Music Memorabilia at Thrifty's Second Hand Stuff

Thrifty's proves that oldies really are goodies



courtesy Photo

It wasn’t really the day the music died, but when the Daddy’s Junky Music empire collapsed three years ago, musicians from Portsmouth to Nashua were supremely bummed.

While not quite a reincarnation, those who loved the independent chain can still feel the vibes at Thrifty’s Second Hand Stuff, “a rock ’n roll museum in a bargain warehouse” situated, not coincidentally,
at the former Daddy’s storage facility.

Thrifty’s is a mélange of household tchotchkes, used instruments, a vast collection of vintage vinyl and a kickin’ live soundstage where local bands play on Saturday and Sunday afternoons.
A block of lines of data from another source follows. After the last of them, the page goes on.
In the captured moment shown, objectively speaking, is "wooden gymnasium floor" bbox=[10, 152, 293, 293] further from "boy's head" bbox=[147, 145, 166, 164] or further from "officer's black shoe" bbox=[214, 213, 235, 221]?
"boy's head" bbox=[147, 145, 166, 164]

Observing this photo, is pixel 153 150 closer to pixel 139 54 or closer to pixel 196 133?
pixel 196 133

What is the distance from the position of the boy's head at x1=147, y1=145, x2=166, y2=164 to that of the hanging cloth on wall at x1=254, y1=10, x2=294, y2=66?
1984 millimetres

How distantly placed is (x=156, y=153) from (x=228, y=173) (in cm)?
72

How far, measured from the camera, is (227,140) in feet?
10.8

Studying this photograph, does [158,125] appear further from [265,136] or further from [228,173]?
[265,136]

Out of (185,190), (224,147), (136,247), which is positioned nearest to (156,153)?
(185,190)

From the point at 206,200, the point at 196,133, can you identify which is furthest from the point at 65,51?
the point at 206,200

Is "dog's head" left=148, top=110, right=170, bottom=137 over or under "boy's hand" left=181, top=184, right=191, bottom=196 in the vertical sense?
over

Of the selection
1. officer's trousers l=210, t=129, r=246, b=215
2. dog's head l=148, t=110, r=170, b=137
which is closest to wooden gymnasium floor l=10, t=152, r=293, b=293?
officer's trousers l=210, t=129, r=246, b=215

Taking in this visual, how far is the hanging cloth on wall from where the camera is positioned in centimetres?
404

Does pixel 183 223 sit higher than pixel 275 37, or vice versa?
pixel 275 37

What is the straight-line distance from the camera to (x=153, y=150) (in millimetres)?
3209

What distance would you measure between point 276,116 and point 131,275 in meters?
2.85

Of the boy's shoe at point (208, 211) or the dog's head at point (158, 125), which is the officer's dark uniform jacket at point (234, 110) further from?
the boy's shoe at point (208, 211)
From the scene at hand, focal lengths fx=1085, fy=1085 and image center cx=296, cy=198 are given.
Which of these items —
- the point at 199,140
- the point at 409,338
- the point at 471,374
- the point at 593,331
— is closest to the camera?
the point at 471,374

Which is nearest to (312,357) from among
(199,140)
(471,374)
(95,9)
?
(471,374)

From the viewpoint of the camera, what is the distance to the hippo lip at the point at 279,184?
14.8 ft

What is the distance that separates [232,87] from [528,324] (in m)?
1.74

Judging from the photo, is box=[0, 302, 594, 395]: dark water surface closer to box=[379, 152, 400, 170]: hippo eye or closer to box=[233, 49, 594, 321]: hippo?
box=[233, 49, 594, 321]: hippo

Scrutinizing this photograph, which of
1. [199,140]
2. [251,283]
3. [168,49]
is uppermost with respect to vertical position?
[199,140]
The audience sits on vintage seats, including awesome bucket and butterfly chairs from the last millennium, which they can buy if they so choose.

And at the center of it all is the real Daddy’s legacy — a collection of mind-blowing music memorabilia belonging to the independent music chain’s former owner, Fred Bramante.

Look on the back wall above the $9.99 used acoustic guitar (“Bridge Included”) and close to the $19.99 Lucida (“Looks great! Plays Bad”) and you’ll notice a row of framed and signed guitars — a black-and-white Silvertone signed by Kurt Cobain, two six-string acoustics (one signed by the Eagles, the other by Crosby, Stills, Nash and Young), an electric autographed by Eric Clapton and a blue-and-white axe signed by Stevie Ray Vaughan.

Behind the counter, don’t be surprised to see a few familiar faces from Daddy’s glory days. Former Daddy’s co-owner, Chris Gleason, is now the manager of Thrifty’s. His personal favorite among the rock and roll collection are the Bob Dylan mementos displayed on the back wall under an arch of mounted 45 records.

“There are handwritten set lists from Dylan concerts, an autographed harmonica and other amazing Dylan artifacts,” he says.

The back of Thrifty’s is also the exhibit space for a real REO Speedwagon — a gorgeous wood-and-red-metal vehicle and, of course, the Elvis collection — the centerpiece of which is a robin’s-egg-blue, 1975 Cadillac Eldorado or “The Elvis Cadillac,” as it’s called at Thrifty’s. The Caddy was said to be part of a one-day Caddy buying spree on the part of The King. He was said to have given one of the 14 cars he bought that day as part of an apology to some female members of his ensemble insulted by some off-color jokes passing through Presley’s famous snarling lips during a concert. A slightly creepy Elvis dummy, dressed in a leather jacket, perpetually peers out the Caddy window from the driver’s seat.

Lest anyone still not get the connection, a giant banner (used to commemorate Daddy’s 25th anniversary in 1997) is draped near the soundstage. It’s signed by the musicians and music lovers who frequented the stores.

But Gleason says, while there are definitely customers who come in from the Daddy’s days, Thrifty’s draws a new crowd of second-hand shop enthusiasts, vinyl collectors, rock and roll history lovers, and artists and musicians. There aren’t too many places where you can get a 10-buck guitar.

“One customer came in and bought dozens of the old guitars,” says Gleason. “He fixes them up then gives them to the young people in his church for their music programs. Now he’s teaching 40 kids how to play.”